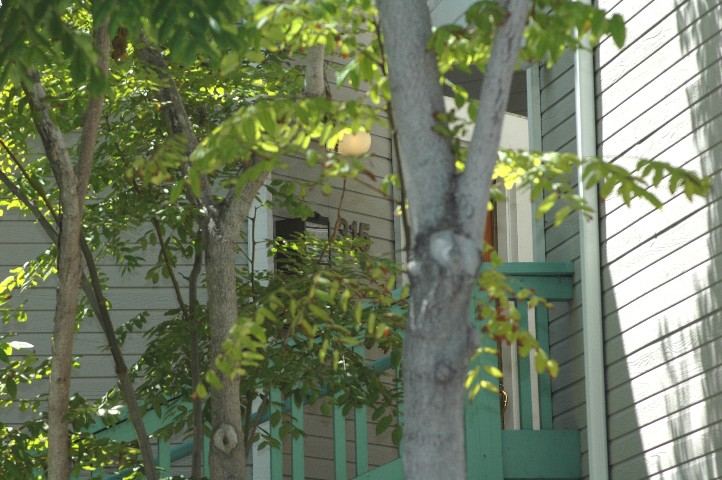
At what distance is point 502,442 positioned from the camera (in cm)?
588

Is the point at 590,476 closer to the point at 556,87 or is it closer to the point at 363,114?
the point at 556,87

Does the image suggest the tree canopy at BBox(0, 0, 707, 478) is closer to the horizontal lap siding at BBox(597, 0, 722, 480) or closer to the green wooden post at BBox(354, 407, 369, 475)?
the horizontal lap siding at BBox(597, 0, 722, 480)

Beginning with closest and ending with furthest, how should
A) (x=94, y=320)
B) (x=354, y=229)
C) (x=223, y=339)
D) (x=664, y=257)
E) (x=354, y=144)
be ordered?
(x=223, y=339) < (x=664, y=257) < (x=354, y=144) < (x=94, y=320) < (x=354, y=229)

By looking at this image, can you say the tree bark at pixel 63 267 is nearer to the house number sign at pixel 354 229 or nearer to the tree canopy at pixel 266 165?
the tree canopy at pixel 266 165

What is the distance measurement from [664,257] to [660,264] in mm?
44

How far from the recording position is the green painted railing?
19.1 feet

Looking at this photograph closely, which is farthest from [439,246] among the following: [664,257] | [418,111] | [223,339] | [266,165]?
[664,257]

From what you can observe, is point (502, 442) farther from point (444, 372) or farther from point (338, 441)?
point (444, 372)

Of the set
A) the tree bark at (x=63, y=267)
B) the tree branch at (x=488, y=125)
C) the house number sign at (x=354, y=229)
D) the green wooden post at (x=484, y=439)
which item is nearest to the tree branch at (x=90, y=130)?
the tree bark at (x=63, y=267)

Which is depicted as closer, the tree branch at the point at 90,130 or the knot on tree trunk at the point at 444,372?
the knot on tree trunk at the point at 444,372

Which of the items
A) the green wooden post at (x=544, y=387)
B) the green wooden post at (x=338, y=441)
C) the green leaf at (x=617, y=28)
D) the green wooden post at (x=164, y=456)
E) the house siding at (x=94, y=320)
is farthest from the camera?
the house siding at (x=94, y=320)

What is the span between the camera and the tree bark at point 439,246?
113 inches

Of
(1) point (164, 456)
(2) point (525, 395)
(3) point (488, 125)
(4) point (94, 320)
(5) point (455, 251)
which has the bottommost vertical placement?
(1) point (164, 456)

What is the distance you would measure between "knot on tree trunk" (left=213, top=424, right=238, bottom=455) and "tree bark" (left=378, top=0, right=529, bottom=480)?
6.51 ft
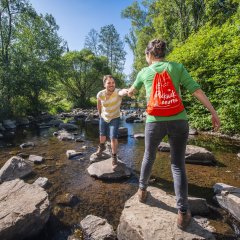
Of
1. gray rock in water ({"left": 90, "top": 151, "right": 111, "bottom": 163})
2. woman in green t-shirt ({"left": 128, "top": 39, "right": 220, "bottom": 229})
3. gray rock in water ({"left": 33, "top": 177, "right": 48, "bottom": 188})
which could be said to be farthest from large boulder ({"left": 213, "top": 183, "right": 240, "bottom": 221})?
gray rock in water ({"left": 33, "top": 177, "right": 48, "bottom": 188})

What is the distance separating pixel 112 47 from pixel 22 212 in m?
53.6

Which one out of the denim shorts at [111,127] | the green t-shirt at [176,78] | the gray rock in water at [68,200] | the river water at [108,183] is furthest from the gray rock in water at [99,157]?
the green t-shirt at [176,78]

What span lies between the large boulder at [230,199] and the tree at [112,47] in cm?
4945

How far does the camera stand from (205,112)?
12898mm

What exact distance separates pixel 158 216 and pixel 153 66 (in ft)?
7.45

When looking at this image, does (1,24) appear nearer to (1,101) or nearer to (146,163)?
(1,101)

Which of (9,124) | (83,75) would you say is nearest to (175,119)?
(9,124)

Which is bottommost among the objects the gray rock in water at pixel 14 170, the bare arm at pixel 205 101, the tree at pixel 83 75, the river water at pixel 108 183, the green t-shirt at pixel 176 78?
the river water at pixel 108 183

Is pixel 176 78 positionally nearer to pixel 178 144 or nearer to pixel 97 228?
pixel 178 144

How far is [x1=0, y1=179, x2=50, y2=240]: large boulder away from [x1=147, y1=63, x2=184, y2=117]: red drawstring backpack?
2451 mm

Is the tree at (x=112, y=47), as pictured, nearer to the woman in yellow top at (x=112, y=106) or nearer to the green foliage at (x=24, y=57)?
the green foliage at (x=24, y=57)

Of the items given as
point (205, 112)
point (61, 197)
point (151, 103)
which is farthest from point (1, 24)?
point (151, 103)

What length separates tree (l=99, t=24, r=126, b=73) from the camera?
175ft

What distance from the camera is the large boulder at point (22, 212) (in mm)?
3455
***
| Direction |
Rewrite all of the lines above, replacing "green wooden post" with "green fence post" wherever it occurs and changing nothing else. Leave the pictures out of your answer.

| Answer to this exercise |
At what distance is point 502,442 positioned from the camera (in cm)?
588

Is the point at 590,476 closer to the point at 556,87 or is it closer to the point at 363,114?
the point at 556,87

Does the image suggest the tree canopy at BBox(0, 0, 707, 478) is closer to the horizontal lap siding at BBox(597, 0, 722, 480) or closer to the green fence post at BBox(354, 407, 369, 475)?
the horizontal lap siding at BBox(597, 0, 722, 480)

Beginning with closest and ending with furthest, how should
A) (x=94, y=320)
B) (x=354, y=229)
C) (x=223, y=339)
D) (x=664, y=257)
E) (x=354, y=144)
be ordered?
(x=223, y=339) < (x=664, y=257) < (x=354, y=144) < (x=94, y=320) < (x=354, y=229)

By looking at this image, can you say the tree bark at pixel 63 267 is nearer to the house number sign at pixel 354 229 or nearer to the tree canopy at pixel 266 165?
the tree canopy at pixel 266 165

What is the distance measurement from [664,257] to [660,264] in mm?
44

How far from the recording position is the green painted railing?
19.1 feet

Looking at this photograph closely, which is farthest from [439,246] among the following: [664,257] | [418,111] | [223,339] | [266,165]?
[664,257]

From what you can observe, is point (502, 442) farther from point (444, 372) or farther from point (338, 441)?
point (444, 372)

Of the set
A) the tree bark at (x=63, y=267)
B) the tree branch at (x=488, y=125)
C) the house number sign at (x=354, y=229)
D) the green fence post at (x=484, y=439)
which item is nearest to the tree branch at (x=90, y=130)?
the tree bark at (x=63, y=267)

Which is depicted as closer, the tree branch at the point at 90,130 or the knot on tree trunk at the point at 444,372?
the knot on tree trunk at the point at 444,372

Which of the items
A) the green fence post at (x=544, y=387)
B) the green fence post at (x=338, y=441)
C) the green leaf at (x=617, y=28)
D) the green fence post at (x=164, y=456)
E) the house siding at (x=94, y=320)
is farthest from the camera?
the house siding at (x=94, y=320)

What is the span between the camera and the tree bark at point 439,246?
113 inches

Of
(1) point (164, 456)
(2) point (525, 395)
(3) point (488, 125)
(4) point (94, 320)
(5) point (455, 251)
which has the bottommost vertical placement?
(1) point (164, 456)

What is the distance you would measure between "knot on tree trunk" (left=213, top=424, right=238, bottom=455) and "tree bark" (left=378, top=0, right=529, bottom=480)?
6.51 ft
Of
1. gray rock in water ({"left": 90, "top": 151, "right": 111, "bottom": 163})
2. woman in green t-shirt ({"left": 128, "top": 39, "right": 220, "bottom": 229})
3. gray rock in water ({"left": 33, "top": 177, "right": 48, "bottom": 188})
which could be said to be farthest from large boulder ({"left": 213, "top": 183, "right": 240, "bottom": 221})?
gray rock in water ({"left": 33, "top": 177, "right": 48, "bottom": 188})

What is the distance separating pixel 112 47 from pixel 22 212 in m?
53.6

Which one out of the denim shorts at [111,127] | the green t-shirt at [176,78] | the gray rock in water at [68,200] | the river water at [108,183] is furthest from the gray rock in water at [99,157]?
the green t-shirt at [176,78]

What span lies between the large boulder at [230,199] and the tree at [112,47] in cm?
4945

How far does the camera stand from (205,112)?
12898mm

What exact distance separates pixel 158 216 and pixel 153 66 (in ft)?
7.45

When looking at this image, does (1,24) appear nearer to (1,101) or nearer to (146,163)?
(1,101)

Which of (9,124) | (83,75) would you say is nearest to (175,119)?
(9,124)

Which is bottommost among the objects the gray rock in water at pixel 14 170, the bare arm at pixel 205 101, the tree at pixel 83 75, the river water at pixel 108 183, the green t-shirt at pixel 176 78?
the river water at pixel 108 183

Is pixel 176 78 positionally nearer to pixel 178 144 or nearer to pixel 97 228?
pixel 178 144

How far is [x1=0, y1=179, x2=50, y2=240]: large boulder away from [x1=147, y1=63, x2=184, y2=117]: red drawstring backpack?
2451 mm

Is the tree at (x=112, y=47), as pictured, nearer to the woman in yellow top at (x=112, y=106) or nearer to the green foliage at (x=24, y=57)?
the green foliage at (x=24, y=57)

Of the items given as
point (205, 112)
point (61, 197)
point (151, 103)
which is farthest from point (1, 24)?
point (151, 103)

What length separates tree (l=99, t=24, r=126, b=73) from the camera?
175ft

What distance from the camera is the large boulder at point (22, 212) (in mm)?
3455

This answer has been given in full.